Хлоя

Хлоя

1727

​Медленно, неторопливыми шагами я мерил комнату. Двенадцать маленьких или девять больших шагов. Таков ее размер. Плюхнувшись на диван и вмявшись в его мягкую обивку, идеально подходившая по форме к моему телу, я открыл ноутбук и стал чистить его. Удалят пришлось многое, но это была надежда, что, удалив воспоминания из него, они удалятся и из моей памяти. Открыв первую папку «Фотографии», я стиснул зубы. Открылась целая коллекция, что она собирала эти долгие два года. Я решил открыть с самой первой сделанной фотографии и для начала посмотреть их, прежде чем удалить навсегда.

​Первая фотография, сделанная нами. Она улыбается, я тоже. Мы стоим под зонтом, который мы своровали ради адреналина в крови, она в черной, вязанной шапке, я же с красными ушами и сырыми, липнувшими ко лбу волосами. Дождь в декабре, пальто на ней, куртка на мне. Помню, как мы замерзли в тот день и руки не слушались; чтобы сделать фото нам пришлось просить туриста щелкнуть нас на дешевый фотоаппарат. Я боялся, что он убежит, а она боялась, что моргнет во время снимка. Маленький, китайский, иностранец смог, что удивительно, запечатлеть момент идеально. Казанский собор высился позади нас, высокие, густые и темно-серые тучи пролетали над ним, мы на этом фоне казались букашками. Но столько атмосферы было в той самой фотографии. Мы еще тогда были даже не вместе. Первое свидание, за Казанским. Она – голубоглазая, высокая, русоволосая, с виду пытается выглядеть нагловатой, но внутри кроется стеснение. Когда мы увиделись, она зачем-то пыталась придать себе важный вид, но разноцветные носки, выглядывавшие из-под кроссовок и глаза, выдавали ее простоту. Нет, ни в коем случае это не в плохом смысле. Я люблю простых людей, не пытающихся навязать себе пафос. Это тот тип людей, которые поддержат любую твою дурацкую затею. Она переминалась с ноги на ногу и дрожала от холода, ветер в ту пору был и правда пронизывающим до костей. Я же подошел к ней, во всей своей красе. Белоснежные кроссовки, голые щиколотки, короткие джинсы, как же нелепо это смотрелось в тот холод, черный, длинный плащ до колен и капюшон от кофты на пол головы. Мы были молоды и безрассудны. В тот день я влюбился. В тот день я понял, что хочу связать себя с ней. В тот день я знал, что не хочу никого другого видеть рядом с собой. Эта фотография единственное воспоминание о том дне. Зонт мы выкинули, вещи тоже. Осталось лишь это изображение на экране ноутбука…Delete.

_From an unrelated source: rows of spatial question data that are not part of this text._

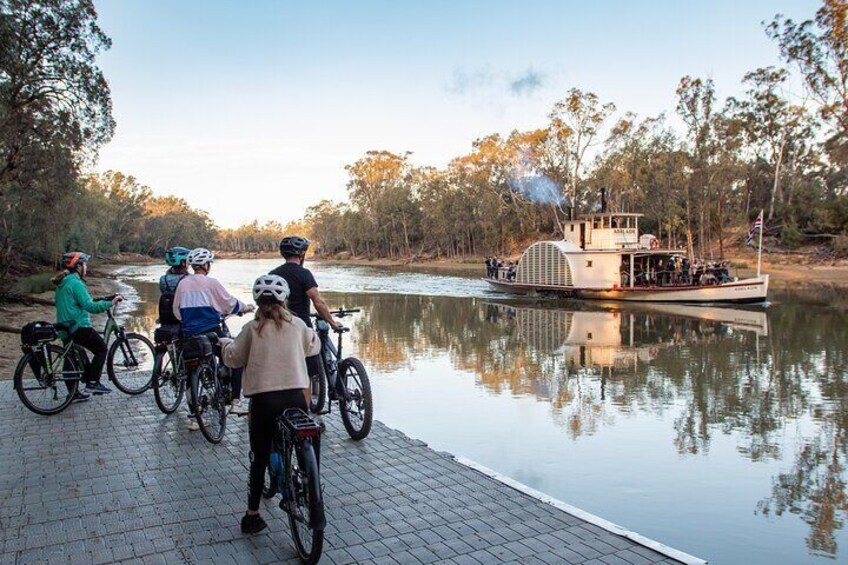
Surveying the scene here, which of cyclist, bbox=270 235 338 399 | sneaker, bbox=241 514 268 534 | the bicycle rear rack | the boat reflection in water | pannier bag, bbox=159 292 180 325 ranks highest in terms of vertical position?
cyclist, bbox=270 235 338 399

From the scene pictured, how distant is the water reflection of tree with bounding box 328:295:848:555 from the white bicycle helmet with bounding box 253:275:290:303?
4375 mm

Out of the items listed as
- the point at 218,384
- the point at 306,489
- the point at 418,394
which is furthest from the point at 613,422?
the point at 306,489

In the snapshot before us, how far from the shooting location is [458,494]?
15.9 ft

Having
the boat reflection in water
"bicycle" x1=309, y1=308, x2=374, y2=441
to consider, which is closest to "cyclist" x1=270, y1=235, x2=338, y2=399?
"bicycle" x1=309, y1=308, x2=374, y2=441

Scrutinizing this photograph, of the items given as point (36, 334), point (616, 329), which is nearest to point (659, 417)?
point (36, 334)

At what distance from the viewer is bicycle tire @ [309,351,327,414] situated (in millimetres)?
6465

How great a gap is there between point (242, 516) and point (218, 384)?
1884 millimetres

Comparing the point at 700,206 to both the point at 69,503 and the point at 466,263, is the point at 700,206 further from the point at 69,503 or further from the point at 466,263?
the point at 69,503

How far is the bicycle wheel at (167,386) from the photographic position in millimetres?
7133

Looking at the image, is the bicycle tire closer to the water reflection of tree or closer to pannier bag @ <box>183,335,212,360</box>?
pannier bag @ <box>183,335,212,360</box>

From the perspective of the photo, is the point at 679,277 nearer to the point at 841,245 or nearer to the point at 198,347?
the point at 841,245

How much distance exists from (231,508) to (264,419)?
108 centimetres

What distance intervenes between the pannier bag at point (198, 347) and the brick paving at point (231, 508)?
0.82 metres

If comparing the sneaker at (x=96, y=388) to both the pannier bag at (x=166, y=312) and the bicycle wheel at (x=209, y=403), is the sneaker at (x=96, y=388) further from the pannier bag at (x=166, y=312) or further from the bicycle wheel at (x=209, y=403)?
the bicycle wheel at (x=209, y=403)
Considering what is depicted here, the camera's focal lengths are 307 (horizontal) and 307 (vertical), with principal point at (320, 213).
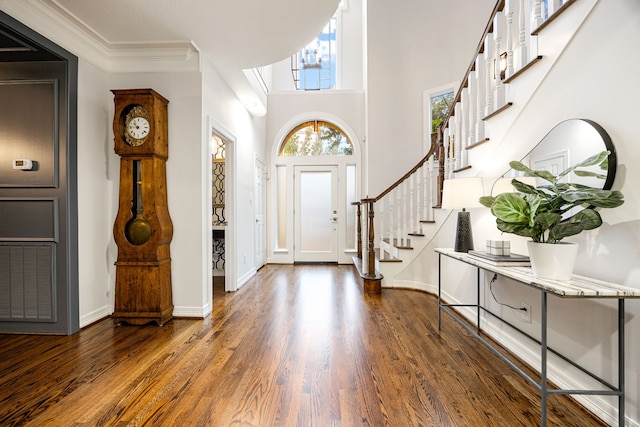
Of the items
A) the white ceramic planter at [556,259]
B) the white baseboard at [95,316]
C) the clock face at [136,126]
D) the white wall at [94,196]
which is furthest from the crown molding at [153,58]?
the white ceramic planter at [556,259]

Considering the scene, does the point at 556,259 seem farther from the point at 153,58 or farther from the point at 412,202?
the point at 153,58

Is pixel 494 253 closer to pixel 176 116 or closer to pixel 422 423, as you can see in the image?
pixel 422 423

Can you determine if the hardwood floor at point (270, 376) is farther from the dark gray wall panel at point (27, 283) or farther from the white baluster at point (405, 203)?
the white baluster at point (405, 203)

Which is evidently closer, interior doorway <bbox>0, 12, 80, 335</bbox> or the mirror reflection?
the mirror reflection

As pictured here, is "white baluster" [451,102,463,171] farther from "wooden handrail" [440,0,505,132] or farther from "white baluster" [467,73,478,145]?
"white baluster" [467,73,478,145]

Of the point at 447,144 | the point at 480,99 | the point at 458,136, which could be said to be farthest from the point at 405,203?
the point at 480,99

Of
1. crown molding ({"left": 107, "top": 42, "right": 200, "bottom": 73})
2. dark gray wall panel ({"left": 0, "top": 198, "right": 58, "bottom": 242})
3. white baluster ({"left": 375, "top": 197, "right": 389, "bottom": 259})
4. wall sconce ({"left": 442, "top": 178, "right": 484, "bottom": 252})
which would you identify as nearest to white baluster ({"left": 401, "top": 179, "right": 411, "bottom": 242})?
white baluster ({"left": 375, "top": 197, "right": 389, "bottom": 259})

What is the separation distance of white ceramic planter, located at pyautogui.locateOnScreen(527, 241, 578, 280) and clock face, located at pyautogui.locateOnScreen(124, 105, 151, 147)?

Вторая фотография. Прошла неделя или чуть больше, не помню. Я тогда жутко заболел, после нашей прогулки. И едва мне стало легчать, назначил встречу в Таврическом саду. Никогда не забуду, как ждал ее полтора часа и замерз до стука зубов. Руки тогда синели, полпачки было выкурено, но я дождался. Она, увидев меня издалека, подбежала и прыгнула в объятия, после, резко отпрянула и засмущалась, потупив глаза в землю. Мне было смешно. Я, больной, промерзший до костей, готов ради одних этих объятий ждать ее еще хоть неделю на этом месте. Мы гуляли, пока фонари не зажглись и еще час после этого. Она не давала проводить себя и сказала тогда, что эта фотография, сделанная ей тут же, будет мне напоминанием о ней, до следующей встречи. Там мы, оба, краснощекие, укутанная в шарф, шапку и пуховик она и все такой же раздетый, но с огромными мешками и синяками под серыми глазами – я. В ту встречу я удостоверился в своих намерениях встретиться с ней еще. В момент этого снимка, до меня дошло, что я не знаю ее имени, а она моего, мы переписывались под разными никнеймами и нам хватало этого. Подобное сохраняло некий ореол таинственности и давало мне надежду на еще одну встречу, дабы узнать ее имя… Delete.

​Третья. Синяки под глазами стали лилового цвета. Но сами глаза светились. Искра, что проглядывала из зрачка, от нахождения рядом с ней, горела ярче любой звезды в космосе. Волосы убраны в пучок на затылке, бритые виски – пик «моды» метросексуалов. Я стоял за ней, обнимая ее за талию - чего на фотографии не увидать – ее волосы, уже розовые, развевал ветер, и они лезли мне прямо в лицо, скрывая оное, лишь, лучащие счастье, глаза выглядывали сквозь эту завесу. 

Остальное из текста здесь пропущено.